The notion of a monster under the bed is, perhaps, one of the oldest bogeyman tropes in horror -- specifically because it's one of the most prevalent childhood fears.

Young Mindy is an orphan who is convinced that her bed harbors a slathering creature, and the other boys in the orphanage take advantage of her fears to torment her. But when Mindy's paradigm is challenged by her older foster sister, Rose, it puts a twist into the story that changes the dynamics of the relationship between Mindy and her monster.

Shane McKenzie's story has its ups and downs. It's established as a framework, with the adult Mindy having a first date. We immediately know the guy is a boor, so his intentions are quickly telegraphed to the reader.

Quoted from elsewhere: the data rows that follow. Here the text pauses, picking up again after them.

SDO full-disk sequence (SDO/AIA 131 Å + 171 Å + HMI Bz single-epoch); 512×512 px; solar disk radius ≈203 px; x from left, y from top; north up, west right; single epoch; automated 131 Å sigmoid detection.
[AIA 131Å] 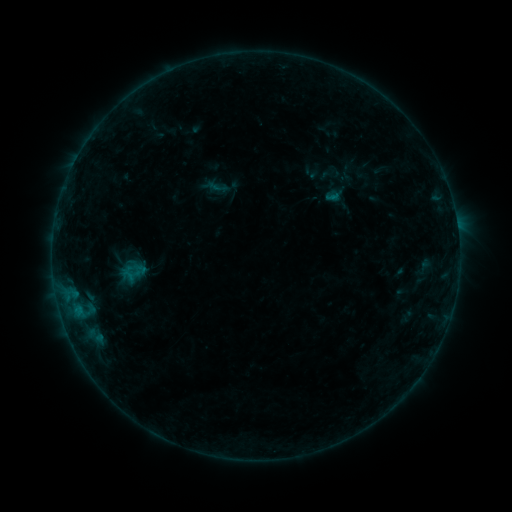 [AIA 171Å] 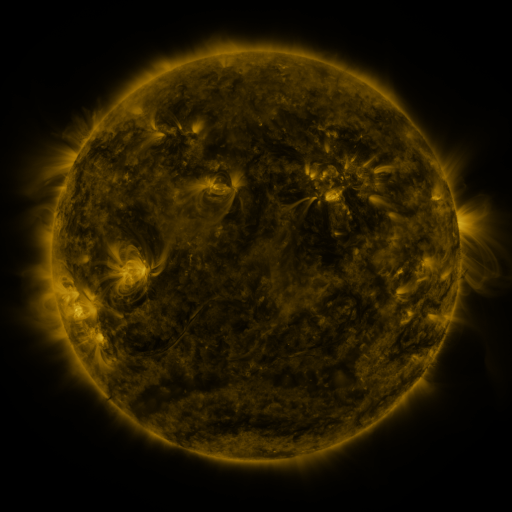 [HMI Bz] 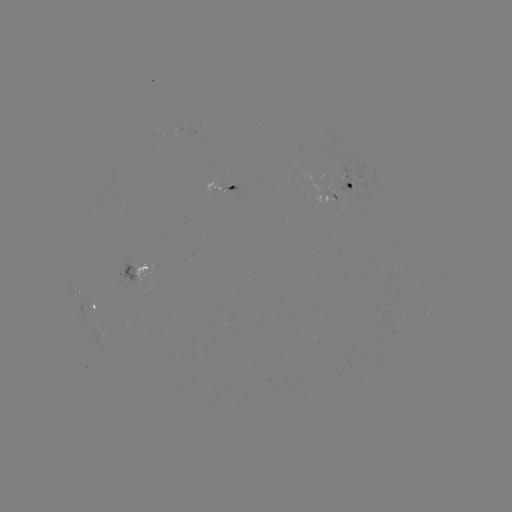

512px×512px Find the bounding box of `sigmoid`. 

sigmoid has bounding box [319, 171, 359, 209].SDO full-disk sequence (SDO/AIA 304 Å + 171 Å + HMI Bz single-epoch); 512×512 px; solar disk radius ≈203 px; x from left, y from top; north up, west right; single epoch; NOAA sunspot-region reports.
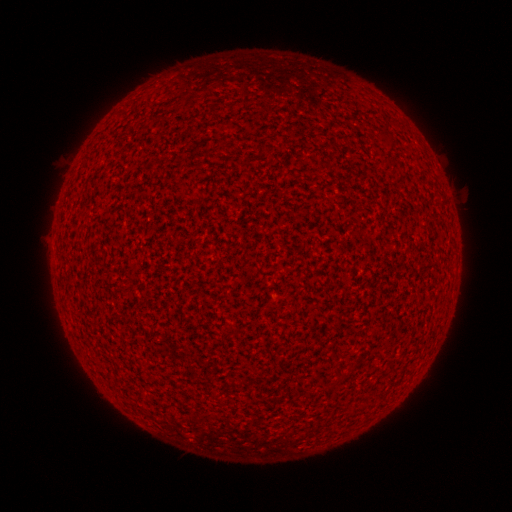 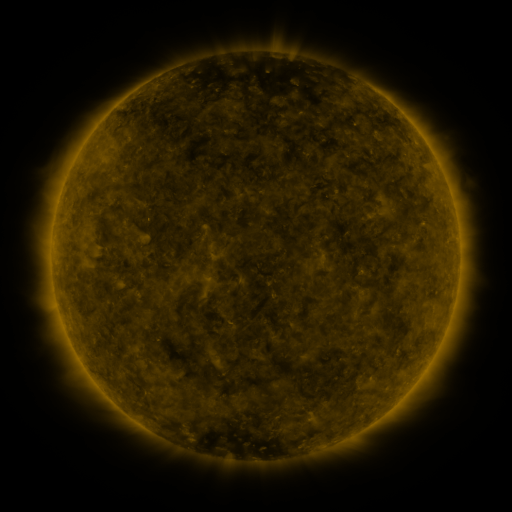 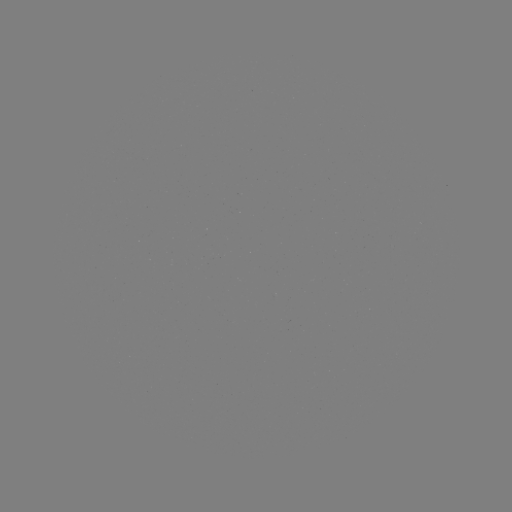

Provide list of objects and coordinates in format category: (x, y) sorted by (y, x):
(none)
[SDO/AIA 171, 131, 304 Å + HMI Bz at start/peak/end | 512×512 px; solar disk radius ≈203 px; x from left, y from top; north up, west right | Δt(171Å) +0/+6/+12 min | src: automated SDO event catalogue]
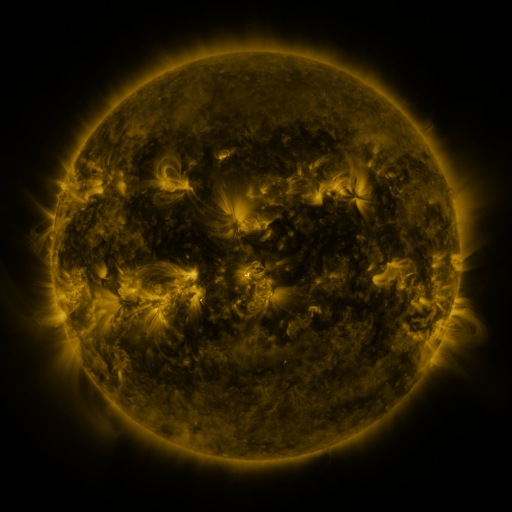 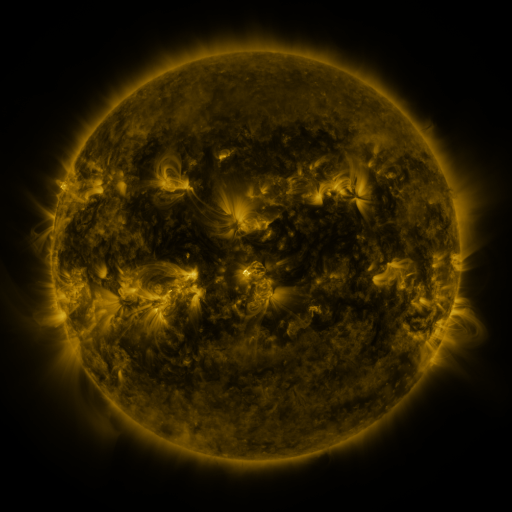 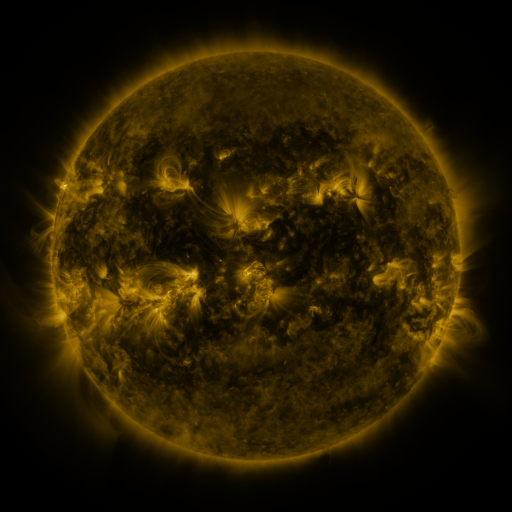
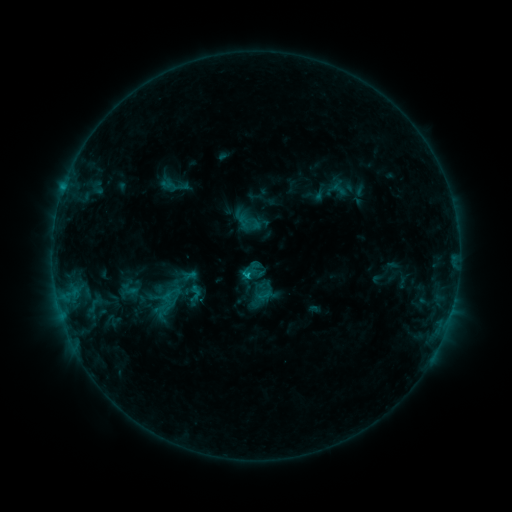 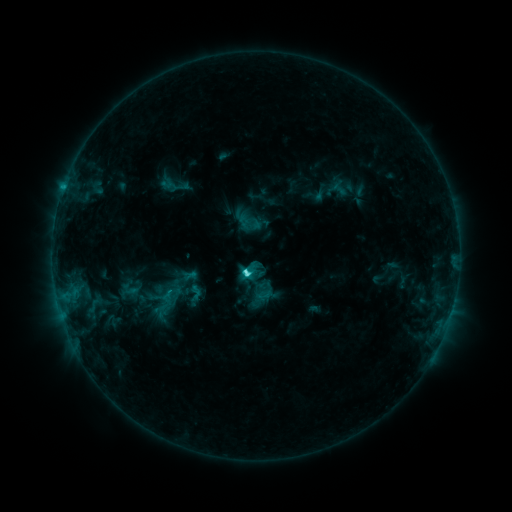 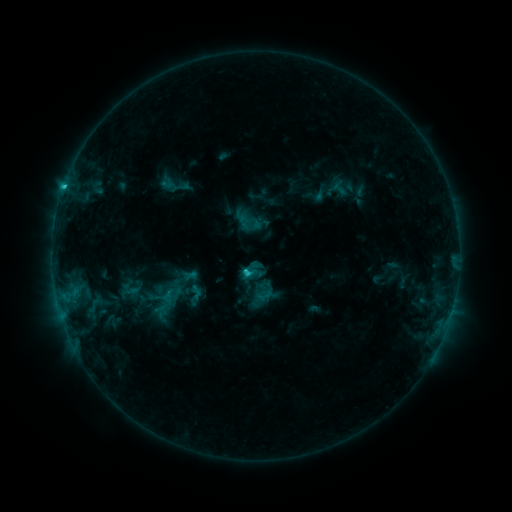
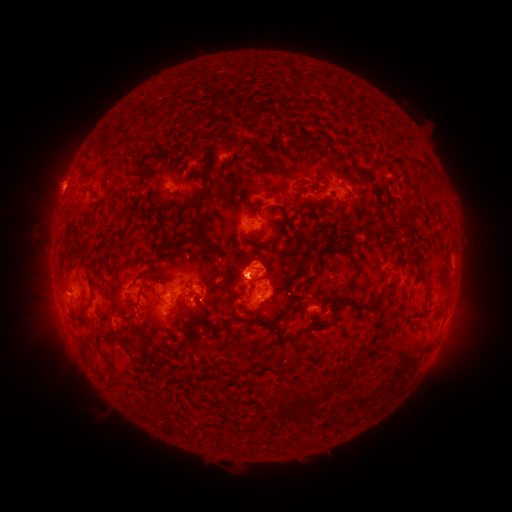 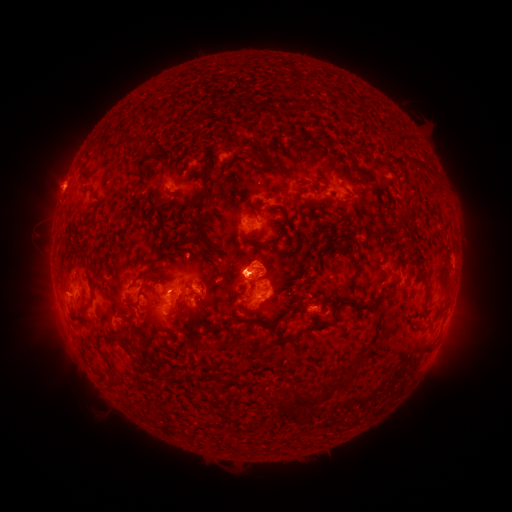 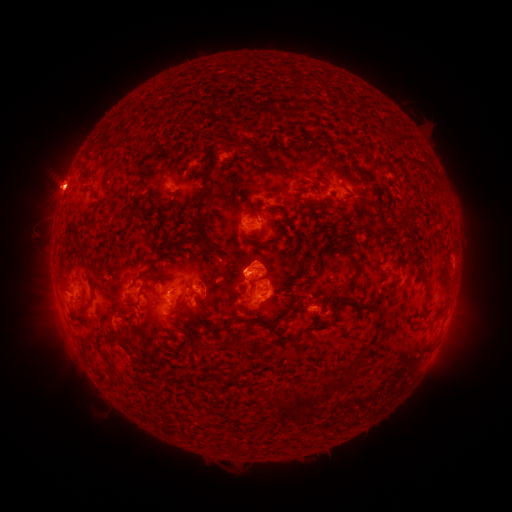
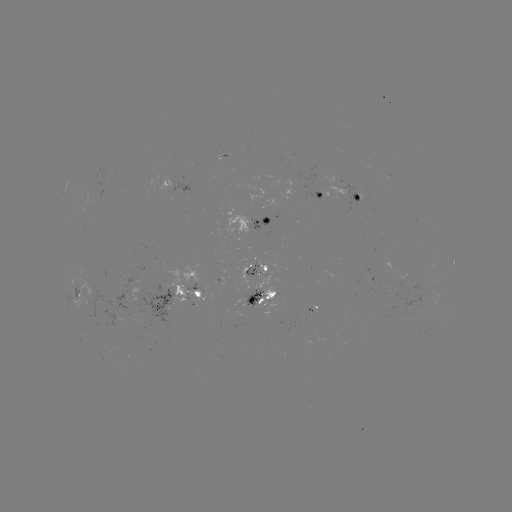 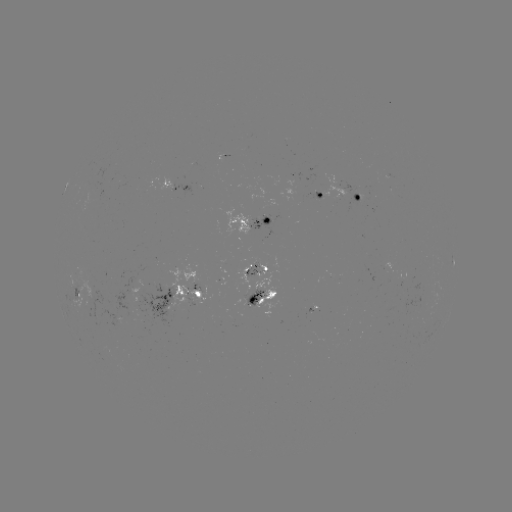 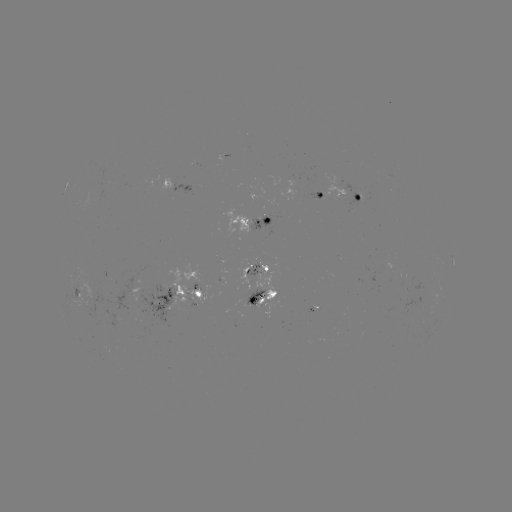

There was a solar flare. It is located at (248, 271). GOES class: C3.0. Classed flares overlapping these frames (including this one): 1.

Likewise, in the framed tale of Mindy as a child, the character of the orphanage caretaker is likewise telegraphed, but in a more subtle way, allowing the reader to suspect that perhaps he really is a nice guy. When his true colors are revealed, it's less of a shock than it is a confirmation of niggling suspicions.

Claudia Balboni's artwork works for the inner story, with the dual worlds of children's cruelty and helplessness. For the bookends, however, it flattens, with the characters losing their emotional displays. Mindy seems unnaturally stiff while on her date, gaining some comic book dynamics only in the last panels.

Overall, the story works but could have better set the reader up for surprises instead of giving all the hints up front. That's part of what made EC and other horror anthologies of the past so successful -- any hints were so subtle, if they were given at all, that they were only obvious upon re-reading. And that's what I'd love to see GRIMM TALES OF TERROR evolve into, and what I see it as having the ripe potential to become. Previous issues have achieved this, but this one just falls a little bit short in its delivery.